Up To 100,000,000 Shares of Common Stock to be Offered by the Company

Up to 25,000,000 Shares of Common stock to be Offer by the Selling Shareholders

 

This offering is for up to 100,000,000 common shares (“Shares”) of Brookmount Explorations, Inc. (the “Company,” “Brookmount Explorations,” “BMXI,” “we,” “us,” and “our”) at an estimated price range per share of $0.02 to $0.06 per share, assuming the offering price is $0.02 per share, resulting in gross proceeds of up to $500,000.00, before deduction of offering expenses, assuming all shares are sold. There is no minimum offering amount or escrow established and no minimum investment amount for investors. All subscription funds accepted by the Company will be immediately available for the Company’s use. In accord with Rule 253(g)(1) of Regulation A, a final offering circular that discloses the fixed price to be used for the duration of this offering will be filed with the Commission no later than two business days following the earlier of the date of determination of the offering price or the date the offering circular is first used after qualification in connection with a public offering or sale.

 

Generally, no sale may be made to you in this offering if the aggregate purchase price you pay is more than 10% of the greater of your annual income or net worth. Different rules apply to accredited investors and non-natural persons. Before making any representation that your investment does not exceed applicable thresholds, we encourage you to review Rule 251(d)(2)(i)(C) of Regulation A. For general information on investing, we encourage you to refer to www.investor.gov.

 

Shares offered by the Company will be sold through the Company’s executive officers and directors on a “best-efforts” basis. We may also engage sales agents licensed through the Financial Industry Regulatory Authority (“FINRA”) and pay such agents cash and/or stock-based compensation, which will be announced through a supplement to this Offering Circular. The sale of Shares will commence once the Offering Statement to which this Offering Circular relates is qualified by the Securities Exchange Commission (“SEC”) and continue for one year thereafter or until all shares have been sold, whichever occurs first. Notwithstanding, the Company may elect to extend this offering for an additional 90 days or cancel or terminate it at any time.

- Problem details
Using the offering excerpt, answer these:
(a) Is there a minimum offering amount or a minimum investment amount for investors?
(b) Through whom will the Company sell its Shares, and on what basis?
(c) For how long may the Company elect to extend the offering?

Data entries:
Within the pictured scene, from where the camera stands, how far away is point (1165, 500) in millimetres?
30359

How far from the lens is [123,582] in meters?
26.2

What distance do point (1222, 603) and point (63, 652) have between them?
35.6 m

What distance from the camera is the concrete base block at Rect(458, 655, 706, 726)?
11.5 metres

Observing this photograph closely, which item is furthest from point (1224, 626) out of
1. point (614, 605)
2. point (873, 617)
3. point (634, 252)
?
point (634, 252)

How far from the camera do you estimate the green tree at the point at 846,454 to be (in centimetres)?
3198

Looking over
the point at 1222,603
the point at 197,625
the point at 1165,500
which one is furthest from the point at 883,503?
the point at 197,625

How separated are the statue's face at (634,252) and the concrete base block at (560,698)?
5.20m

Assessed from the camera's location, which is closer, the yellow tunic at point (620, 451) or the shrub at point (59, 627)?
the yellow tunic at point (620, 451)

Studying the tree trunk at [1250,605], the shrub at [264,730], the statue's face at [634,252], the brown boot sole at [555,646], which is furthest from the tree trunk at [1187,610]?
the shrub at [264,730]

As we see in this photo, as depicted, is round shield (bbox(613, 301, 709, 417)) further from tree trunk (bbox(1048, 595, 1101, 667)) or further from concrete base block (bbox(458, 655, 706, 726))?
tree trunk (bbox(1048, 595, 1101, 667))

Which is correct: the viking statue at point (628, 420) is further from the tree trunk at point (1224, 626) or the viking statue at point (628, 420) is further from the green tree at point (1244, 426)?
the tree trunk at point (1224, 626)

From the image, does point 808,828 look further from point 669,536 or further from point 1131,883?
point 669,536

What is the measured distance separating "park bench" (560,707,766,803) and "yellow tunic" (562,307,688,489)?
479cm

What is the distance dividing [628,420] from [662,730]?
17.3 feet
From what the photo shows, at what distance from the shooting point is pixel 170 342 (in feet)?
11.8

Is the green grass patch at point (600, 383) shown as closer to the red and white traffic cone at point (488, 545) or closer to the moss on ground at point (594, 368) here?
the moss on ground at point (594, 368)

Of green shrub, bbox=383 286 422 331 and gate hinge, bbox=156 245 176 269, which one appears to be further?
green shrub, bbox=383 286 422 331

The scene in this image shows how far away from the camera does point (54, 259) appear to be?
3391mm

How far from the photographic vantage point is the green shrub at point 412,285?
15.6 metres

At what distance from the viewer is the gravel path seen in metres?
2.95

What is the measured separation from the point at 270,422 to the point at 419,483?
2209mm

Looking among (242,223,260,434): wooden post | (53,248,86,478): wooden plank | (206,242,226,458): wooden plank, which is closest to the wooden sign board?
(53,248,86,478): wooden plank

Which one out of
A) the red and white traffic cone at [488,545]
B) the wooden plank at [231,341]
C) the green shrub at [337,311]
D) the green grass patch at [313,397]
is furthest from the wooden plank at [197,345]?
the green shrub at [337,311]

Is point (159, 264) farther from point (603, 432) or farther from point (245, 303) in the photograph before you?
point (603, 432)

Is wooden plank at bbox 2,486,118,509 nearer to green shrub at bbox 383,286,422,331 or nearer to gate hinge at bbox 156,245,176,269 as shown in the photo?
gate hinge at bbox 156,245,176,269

- Final answer
(a) No. There is no minimum offering amount (and no escrow) and no minimum investment amount for investors.
(b) Through the Company's executive officers and directors, on a "best-efforts" basis.
(c) For an additional 90 days.